Enrico Peyretti, ricercatore per la pace presso il Centro studi “Sereno Regis” di Torino, fondatore e redattore del “foglio”, mensile di cristiani torinesi, interviene su “Adista – Segni Nuovi” n.11 del 24 marzo, sulla questione della Tav. Peyretti ritiene “valide e numerose” le ragioni per dire no alla Tav. Sostiene che “l’opposizione valsusina non è un localismo gretto, ma può essere un esempio ‘glo-cale’, di partecipazione concreta e motivata alla politica generale. Critica i grandi media e la loro subordinazione a “l’unica logica della crescita materiale illimitata”. Al movimento NoTav suggerisce l’uso di metodi non violenti e di una migliore capacità di informare e di convincere.
Sembrerebbe, dalle cronache dei principali media, che l’opposizione al Tav Torino-Lione si riduca a violenze o provocazioni di contestatori agitati. Le ragioni sostanziali del movimento NoTav sono rimaste piuttosto oscurate, mentre sono valide e numerose (su www.notavtorino.org se ne trova una seria documentazione). Il professor Angelo Tartaglia (del Politecnico di Torino), lo scorso 4 marzo, ha scritto al presidente del Consiglio Monti (la lettera è stata pubblicata sul manifesto del 6 marzo) che l’analisi tecnico-scientifica sui costi-benefici dell’opera non è stata pubblicata, e sarebbe strano se ciò avvenisse ora, dopo e non prima della decisione. Ha scritto anche che l’Osservatorio del 2010 (da cui Tartaglia fu escluso) si occupò delle modalità di realizzazione della nuova linea invece di accertarne l’utilità.
L’appello in rete dei “professori”, con centinaia di firme, segnala che la domanda di trasporto merci e passeggeri non sale, il progetto non prospetta convenienza economica né locale né nazionale, non garantisce il ritorno nelle casse pubbliche degli ingenti capitali investiti (manca un qualsiasi piano finanziario), può generare ingenti danni ambientali diretti e indiretti, e già genera un notevole impatto sociale sulle aree attraversate, sia per la prevista durata dei lavori, sia per lo stravolgimento della vita delle comunità locali e dei territori.
Le istituzioni locali e nazionali hanno usato l’argomento «ormai»: ormai è deciso, e si fa. Le obiezioni ambientali, sociali, sanitarie, economiche, trasportistiche, previsionali sono state scavalcate da volontà politiche e interessi di impresa. Regnano modelli di crescita materiale che si dimostrano sempre più fallimentari nella attuale crisi del sistema finanz-capitalistico: crisi radicale e non settoriale, culturale e non solo economica, crisi di razionalità. Il mito della crescita materiale è fallito per i limiti fisici del pianeta. I decisori non vogliono rendersene conto. Solo l’autonomia alimentare dei popoli della fame dovrebbe ancora crescere.

Consegne -
1. Riporta il passo del testo sulla Tav da "Enrico Peyretti, ricercatore" a "e di convincere.".
2. Indica se le affermazioni seguenti concordano con il testo sulla Tav, rispondendo sì o no e citando alla lettera le parole del testo che lo stabiliscono.
(a) Il professor Angelo Tartaglia ha scritto al presidente del Consiglio Monti il 4 marzo.
(b) Tartaglia faceva parte dell'Osservatorio del 2010.
(c) Secondo l'appello dei "professori", la domanda di trasporto merci e passeggeri è in aumento.
3. Prosegui il testo sulla Tav a partire dal punto in cui si interrompe.

Materiale -

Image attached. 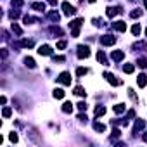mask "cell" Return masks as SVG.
Masks as SVG:
<instances>
[{"instance_id":"1","label":"cell","mask_w":147,"mask_h":147,"mask_svg":"<svg viewBox=\"0 0 147 147\" xmlns=\"http://www.w3.org/2000/svg\"><path fill=\"white\" fill-rule=\"evenodd\" d=\"M83 24V19L80 17V19H74V21H71L69 23V28H71V35L73 36H78L80 35V26Z\"/></svg>"},{"instance_id":"2","label":"cell","mask_w":147,"mask_h":147,"mask_svg":"<svg viewBox=\"0 0 147 147\" xmlns=\"http://www.w3.org/2000/svg\"><path fill=\"white\" fill-rule=\"evenodd\" d=\"M78 57L80 59H87L88 55H90V49L87 47V45H78Z\"/></svg>"},{"instance_id":"3","label":"cell","mask_w":147,"mask_h":147,"mask_svg":"<svg viewBox=\"0 0 147 147\" xmlns=\"http://www.w3.org/2000/svg\"><path fill=\"white\" fill-rule=\"evenodd\" d=\"M62 12H64L66 16H74L76 14V9L69 2H62Z\"/></svg>"},{"instance_id":"4","label":"cell","mask_w":147,"mask_h":147,"mask_svg":"<svg viewBox=\"0 0 147 147\" xmlns=\"http://www.w3.org/2000/svg\"><path fill=\"white\" fill-rule=\"evenodd\" d=\"M57 81H59V83H62V85H69V83H71V74H69L68 71L61 73V74H59V78H57Z\"/></svg>"},{"instance_id":"5","label":"cell","mask_w":147,"mask_h":147,"mask_svg":"<svg viewBox=\"0 0 147 147\" xmlns=\"http://www.w3.org/2000/svg\"><path fill=\"white\" fill-rule=\"evenodd\" d=\"M114 42H116V38L111 36V35H104V36H100V44H102V45H114Z\"/></svg>"},{"instance_id":"6","label":"cell","mask_w":147,"mask_h":147,"mask_svg":"<svg viewBox=\"0 0 147 147\" xmlns=\"http://www.w3.org/2000/svg\"><path fill=\"white\" fill-rule=\"evenodd\" d=\"M104 78H106V80L111 83V85H114V87L121 83V81H119V80H116V76H114V74H111V73H104Z\"/></svg>"},{"instance_id":"7","label":"cell","mask_w":147,"mask_h":147,"mask_svg":"<svg viewBox=\"0 0 147 147\" xmlns=\"http://www.w3.org/2000/svg\"><path fill=\"white\" fill-rule=\"evenodd\" d=\"M144 128H145V121H144V119H137V121H135V127H133V133L137 135V133H138L140 130H144Z\"/></svg>"},{"instance_id":"8","label":"cell","mask_w":147,"mask_h":147,"mask_svg":"<svg viewBox=\"0 0 147 147\" xmlns=\"http://www.w3.org/2000/svg\"><path fill=\"white\" fill-rule=\"evenodd\" d=\"M121 12H123V9H121V7H109V9L106 11L107 17H114L116 14H121Z\"/></svg>"},{"instance_id":"9","label":"cell","mask_w":147,"mask_h":147,"mask_svg":"<svg viewBox=\"0 0 147 147\" xmlns=\"http://www.w3.org/2000/svg\"><path fill=\"white\" fill-rule=\"evenodd\" d=\"M113 26H114V30H118V31H121V33L127 31V24H125V21H116Z\"/></svg>"},{"instance_id":"10","label":"cell","mask_w":147,"mask_h":147,"mask_svg":"<svg viewBox=\"0 0 147 147\" xmlns=\"http://www.w3.org/2000/svg\"><path fill=\"white\" fill-rule=\"evenodd\" d=\"M38 54H40V55H50V54H52V49H50L49 45H42V47L38 49Z\"/></svg>"},{"instance_id":"11","label":"cell","mask_w":147,"mask_h":147,"mask_svg":"<svg viewBox=\"0 0 147 147\" xmlns=\"http://www.w3.org/2000/svg\"><path fill=\"white\" fill-rule=\"evenodd\" d=\"M111 57H113V61H116V62H119L123 57H125V52L123 50H114L113 54H111Z\"/></svg>"},{"instance_id":"12","label":"cell","mask_w":147,"mask_h":147,"mask_svg":"<svg viewBox=\"0 0 147 147\" xmlns=\"http://www.w3.org/2000/svg\"><path fill=\"white\" fill-rule=\"evenodd\" d=\"M97 61L100 62V64H104V66L107 64V59H106V54H104L102 50H99V52H97Z\"/></svg>"},{"instance_id":"13","label":"cell","mask_w":147,"mask_h":147,"mask_svg":"<svg viewBox=\"0 0 147 147\" xmlns=\"http://www.w3.org/2000/svg\"><path fill=\"white\" fill-rule=\"evenodd\" d=\"M137 83H138V87H145L147 85V76L145 74H138V78H137Z\"/></svg>"},{"instance_id":"14","label":"cell","mask_w":147,"mask_h":147,"mask_svg":"<svg viewBox=\"0 0 147 147\" xmlns=\"http://www.w3.org/2000/svg\"><path fill=\"white\" fill-rule=\"evenodd\" d=\"M73 111V104L71 102H64L62 104V113H71Z\"/></svg>"},{"instance_id":"15","label":"cell","mask_w":147,"mask_h":147,"mask_svg":"<svg viewBox=\"0 0 147 147\" xmlns=\"http://www.w3.org/2000/svg\"><path fill=\"white\" fill-rule=\"evenodd\" d=\"M123 71L127 73V74H132V73L135 71V66H133V64H125V66H123Z\"/></svg>"},{"instance_id":"16","label":"cell","mask_w":147,"mask_h":147,"mask_svg":"<svg viewBox=\"0 0 147 147\" xmlns=\"http://www.w3.org/2000/svg\"><path fill=\"white\" fill-rule=\"evenodd\" d=\"M24 64H26L28 68H31V69H33V68H36V64H35V61H33L31 57H24Z\"/></svg>"},{"instance_id":"17","label":"cell","mask_w":147,"mask_h":147,"mask_svg":"<svg viewBox=\"0 0 147 147\" xmlns=\"http://www.w3.org/2000/svg\"><path fill=\"white\" fill-rule=\"evenodd\" d=\"M31 7H33L35 11H45V4H44V2H42V4H40V2H35V4H31Z\"/></svg>"},{"instance_id":"18","label":"cell","mask_w":147,"mask_h":147,"mask_svg":"<svg viewBox=\"0 0 147 147\" xmlns=\"http://www.w3.org/2000/svg\"><path fill=\"white\" fill-rule=\"evenodd\" d=\"M74 94L80 95V97H85V95H87V92H85V88H83V87H76V88H74Z\"/></svg>"},{"instance_id":"19","label":"cell","mask_w":147,"mask_h":147,"mask_svg":"<svg viewBox=\"0 0 147 147\" xmlns=\"http://www.w3.org/2000/svg\"><path fill=\"white\" fill-rule=\"evenodd\" d=\"M54 97L55 99H62V97H64V90H62V88H55L54 90Z\"/></svg>"},{"instance_id":"20","label":"cell","mask_w":147,"mask_h":147,"mask_svg":"<svg viewBox=\"0 0 147 147\" xmlns=\"http://www.w3.org/2000/svg\"><path fill=\"white\" fill-rule=\"evenodd\" d=\"M94 130H95V132H104V130H106V127H104L102 123H97V121H95V123H94Z\"/></svg>"},{"instance_id":"21","label":"cell","mask_w":147,"mask_h":147,"mask_svg":"<svg viewBox=\"0 0 147 147\" xmlns=\"http://www.w3.org/2000/svg\"><path fill=\"white\" fill-rule=\"evenodd\" d=\"M125 111V104H116V106H114V113L116 114H121Z\"/></svg>"},{"instance_id":"22","label":"cell","mask_w":147,"mask_h":147,"mask_svg":"<svg viewBox=\"0 0 147 147\" xmlns=\"http://www.w3.org/2000/svg\"><path fill=\"white\" fill-rule=\"evenodd\" d=\"M106 114V107H95V116H104Z\"/></svg>"},{"instance_id":"23","label":"cell","mask_w":147,"mask_h":147,"mask_svg":"<svg viewBox=\"0 0 147 147\" xmlns=\"http://www.w3.org/2000/svg\"><path fill=\"white\" fill-rule=\"evenodd\" d=\"M12 31H14L16 35H23V30H21V28L16 24V23H12Z\"/></svg>"},{"instance_id":"24","label":"cell","mask_w":147,"mask_h":147,"mask_svg":"<svg viewBox=\"0 0 147 147\" xmlns=\"http://www.w3.org/2000/svg\"><path fill=\"white\" fill-rule=\"evenodd\" d=\"M132 33H133L135 36H138V35H140V24H133V28H132Z\"/></svg>"},{"instance_id":"25","label":"cell","mask_w":147,"mask_h":147,"mask_svg":"<svg viewBox=\"0 0 147 147\" xmlns=\"http://www.w3.org/2000/svg\"><path fill=\"white\" fill-rule=\"evenodd\" d=\"M19 45H21V47H33V42H31V40H23Z\"/></svg>"},{"instance_id":"26","label":"cell","mask_w":147,"mask_h":147,"mask_svg":"<svg viewBox=\"0 0 147 147\" xmlns=\"http://www.w3.org/2000/svg\"><path fill=\"white\" fill-rule=\"evenodd\" d=\"M2 114H4V118H9V116L12 114V109H11V107H4V111H2Z\"/></svg>"},{"instance_id":"27","label":"cell","mask_w":147,"mask_h":147,"mask_svg":"<svg viewBox=\"0 0 147 147\" xmlns=\"http://www.w3.org/2000/svg\"><path fill=\"white\" fill-rule=\"evenodd\" d=\"M87 71H88L87 68H78V69H76V74H78V76H83V74H87Z\"/></svg>"},{"instance_id":"28","label":"cell","mask_w":147,"mask_h":147,"mask_svg":"<svg viewBox=\"0 0 147 147\" xmlns=\"http://www.w3.org/2000/svg\"><path fill=\"white\" fill-rule=\"evenodd\" d=\"M49 17H50L52 21H59V14H57V12H54V11H52V12H49Z\"/></svg>"},{"instance_id":"29","label":"cell","mask_w":147,"mask_h":147,"mask_svg":"<svg viewBox=\"0 0 147 147\" xmlns=\"http://www.w3.org/2000/svg\"><path fill=\"white\" fill-rule=\"evenodd\" d=\"M9 138H11V142H17V140H19L17 133H14V132H12V133H9Z\"/></svg>"},{"instance_id":"30","label":"cell","mask_w":147,"mask_h":147,"mask_svg":"<svg viewBox=\"0 0 147 147\" xmlns=\"http://www.w3.org/2000/svg\"><path fill=\"white\" fill-rule=\"evenodd\" d=\"M76 106H78V109H80V111H85V109H87V104L83 102V100H81V102H78Z\"/></svg>"},{"instance_id":"31","label":"cell","mask_w":147,"mask_h":147,"mask_svg":"<svg viewBox=\"0 0 147 147\" xmlns=\"http://www.w3.org/2000/svg\"><path fill=\"white\" fill-rule=\"evenodd\" d=\"M137 64H138L140 68H147V61H145V59H138V62H137Z\"/></svg>"},{"instance_id":"32","label":"cell","mask_w":147,"mask_h":147,"mask_svg":"<svg viewBox=\"0 0 147 147\" xmlns=\"http://www.w3.org/2000/svg\"><path fill=\"white\" fill-rule=\"evenodd\" d=\"M130 16H132V17H140V16H142V11H140V9H138V11H132Z\"/></svg>"},{"instance_id":"33","label":"cell","mask_w":147,"mask_h":147,"mask_svg":"<svg viewBox=\"0 0 147 147\" xmlns=\"http://www.w3.org/2000/svg\"><path fill=\"white\" fill-rule=\"evenodd\" d=\"M23 5V0H12V7H21Z\"/></svg>"},{"instance_id":"34","label":"cell","mask_w":147,"mask_h":147,"mask_svg":"<svg viewBox=\"0 0 147 147\" xmlns=\"http://www.w3.org/2000/svg\"><path fill=\"white\" fill-rule=\"evenodd\" d=\"M33 21H35L33 17H30V16H24V24H31Z\"/></svg>"},{"instance_id":"35","label":"cell","mask_w":147,"mask_h":147,"mask_svg":"<svg viewBox=\"0 0 147 147\" xmlns=\"http://www.w3.org/2000/svg\"><path fill=\"white\" fill-rule=\"evenodd\" d=\"M57 49H66V42H64V40L57 42Z\"/></svg>"},{"instance_id":"36","label":"cell","mask_w":147,"mask_h":147,"mask_svg":"<svg viewBox=\"0 0 147 147\" xmlns=\"http://www.w3.org/2000/svg\"><path fill=\"white\" fill-rule=\"evenodd\" d=\"M133 116H135V111H133V109H130V111H128V114H127V118H128V119H132Z\"/></svg>"},{"instance_id":"37","label":"cell","mask_w":147,"mask_h":147,"mask_svg":"<svg viewBox=\"0 0 147 147\" xmlns=\"http://www.w3.org/2000/svg\"><path fill=\"white\" fill-rule=\"evenodd\" d=\"M119 135H121V132H119V130H118V128H116V130H114V132H113V137H114V138H118V137H119Z\"/></svg>"},{"instance_id":"38","label":"cell","mask_w":147,"mask_h":147,"mask_svg":"<svg viewBox=\"0 0 147 147\" xmlns=\"http://www.w3.org/2000/svg\"><path fill=\"white\" fill-rule=\"evenodd\" d=\"M78 119H80V121H83V123H87V116H85V114H80V116H78Z\"/></svg>"},{"instance_id":"39","label":"cell","mask_w":147,"mask_h":147,"mask_svg":"<svg viewBox=\"0 0 147 147\" xmlns=\"http://www.w3.org/2000/svg\"><path fill=\"white\" fill-rule=\"evenodd\" d=\"M54 61H57V62H62V61H64V57H62V55H54Z\"/></svg>"},{"instance_id":"40","label":"cell","mask_w":147,"mask_h":147,"mask_svg":"<svg viewBox=\"0 0 147 147\" xmlns=\"http://www.w3.org/2000/svg\"><path fill=\"white\" fill-rule=\"evenodd\" d=\"M17 16H19V12H17V11H12V12H11V17H12V19H16Z\"/></svg>"},{"instance_id":"41","label":"cell","mask_w":147,"mask_h":147,"mask_svg":"<svg viewBox=\"0 0 147 147\" xmlns=\"http://www.w3.org/2000/svg\"><path fill=\"white\" fill-rule=\"evenodd\" d=\"M142 140H144V142H147V132H145L144 135H142Z\"/></svg>"},{"instance_id":"42","label":"cell","mask_w":147,"mask_h":147,"mask_svg":"<svg viewBox=\"0 0 147 147\" xmlns=\"http://www.w3.org/2000/svg\"><path fill=\"white\" fill-rule=\"evenodd\" d=\"M49 4H50V5H55V4H57V0H49Z\"/></svg>"},{"instance_id":"43","label":"cell","mask_w":147,"mask_h":147,"mask_svg":"<svg viewBox=\"0 0 147 147\" xmlns=\"http://www.w3.org/2000/svg\"><path fill=\"white\" fill-rule=\"evenodd\" d=\"M144 5H145V9H147V0H144Z\"/></svg>"},{"instance_id":"44","label":"cell","mask_w":147,"mask_h":147,"mask_svg":"<svg viewBox=\"0 0 147 147\" xmlns=\"http://www.w3.org/2000/svg\"><path fill=\"white\" fill-rule=\"evenodd\" d=\"M88 2H90V4H94V2H95V0H88Z\"/></svg>"},{"instance_id":"45","label":"cell","mask_w":147,"mask_h":147,"mask_svg":"<svg viewBox=\"0 0 147 147\" xmlns=\"http://www.w3.org/2000/svg\"><path fill=\"white\" fill-rule=\"evenodd\" d=\"M145 35H147V30H145Z\"/></svg>"}]
</instances>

Soluzioni -
1.
Enrico Peyretti, ricercatore per la pace presso il Centro studi “Sereno Regis” di Torino, fondatore e redattore del “foglio”, mensile di cristiani torinesi, interviene su “Adista – Segni Nuovi” n.11 del 24 marzo, sulla questione della Tav. Peyretti ritiene “valide e numerose” le ragioni per dire no alla Tav. Sostiene che “l’opposizione valsusina non è un localismo gretto, ma può essere un esempio ‘glo-cale’, di partecipazione concreta e motivata alla politica generale. Critica i grandi media e la loro subordinazione a “l’unica logica della crescita materiale illimitata”. Al movimento NoTav suggerisce l’uso di metodi non violenti e di una migliore capacità di informare e di convincere.

2.
(a) Sì: "lo scorso 4 marzo, ha scritto al presidente del Consiglio Monti".
(b) No: "(da cui Tartaglia fu escluso)".
(c) No: "la domanda di trasporto merci e passeggeri non sale".

3.
È chiaro che il treno deve guadagnare quota rispetto all’aereo, all’auto, al trasporto delle merci su gomma. Sulla Torino-Lione i critici sostengono che la linea storica in funzione, da poco rimodernata, ancora assai sottoutilizzata, sia in grado di rispondere a queste esigenze, se sostenuta da una politica che induca i tir a salire sui treni. Alle linee Tav (300mila passeggeri) sono andati 98 miliardi; per 2 milioni e 600mila pendolari solo 4 miliardi. È l’ora di una politica delle “piccole opere”, invece che delle “grandi opere”. La salvaguardia del territorio, il trasporto pendolare, i beni culturali locali, l’agricoltura e il commercio a km zero, l’artigianato, la riconversione ecologica impiegherebbero risorse produttive più aderenti alla vita reale, creerebbero maggiore lavoro e un utile meglio distribuito sul territorio. L’Italia delle cento città e delle piccole imprese si esprimerebbe creativamente in vere piccole opere di miglioramento dell’ambiente, della vita e della comunicazione-coesione sociale, aperta all’accoglienza civile: globalizzazione dei diritti e della cultura più che della finanza.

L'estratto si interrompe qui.